Wild food just coming up includes Ransoms, the wild garlic. A few leaves in a plain cheese sandwich on a walk are delicious. Just a few, though – they are powerfully garlic tasting, though it doesn’t seem to linger on the breath.

They are the plain spear-like leaves that come up in damp woods that small of garlic. Nettles are also just beginning to push up. The new young shoots are delicious steamed, but you need a fairly big bag full, as they reduce a lot when steamed. They smell gorgeous as they get hot. Both these plants are past their best for eating after spring.

I’ve seen plenty of frogspawn in various places already, but I go looking for it – I’m Amphibian Recorder for Halifax Scientific Society.

We collate records from the whole of Calderdale – what used to be the old Halifax Parish stretched right up to Todmorden.

I haven’t heard of any toads moving to their ancestral breeding ponds yet this year.

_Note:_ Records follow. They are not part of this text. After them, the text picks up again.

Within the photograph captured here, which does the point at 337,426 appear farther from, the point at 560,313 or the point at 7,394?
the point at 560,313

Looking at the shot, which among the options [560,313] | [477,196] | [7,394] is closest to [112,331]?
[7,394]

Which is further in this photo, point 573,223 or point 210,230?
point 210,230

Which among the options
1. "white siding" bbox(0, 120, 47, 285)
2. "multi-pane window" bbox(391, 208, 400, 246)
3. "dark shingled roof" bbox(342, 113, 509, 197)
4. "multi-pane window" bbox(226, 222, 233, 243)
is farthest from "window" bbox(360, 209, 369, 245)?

In various places where there are numbers crossing roads the Toad Patrol people will soon be out with their buckets helping them get across safely.

They seem to start moving when the temperature at night is about 8C. Frogs need less help. They are fast and alert usually, but toads tend to dawdle and crawl or do little hops instead of leaping like frogs.

You can send in any amphibian records as well as see progress at toad patrol points on the HSS blog at Calderdale-wildlife.blogspot.

Also records can be posted to me care of Halifax Central Library, Northgate, Halifax, HX1 1UN. All wildlife records are needed. The various recorders for birds, mammals, fungi, plants and insects are all interested in what you find in your own areas. With our usual spring optimism we look forward to an exciting year of wildlife activity.

Amphibians the world over are a vulnerable group, suffering from habitat changes in developed countries as well as landscape changes, especially deforestation in the tropics.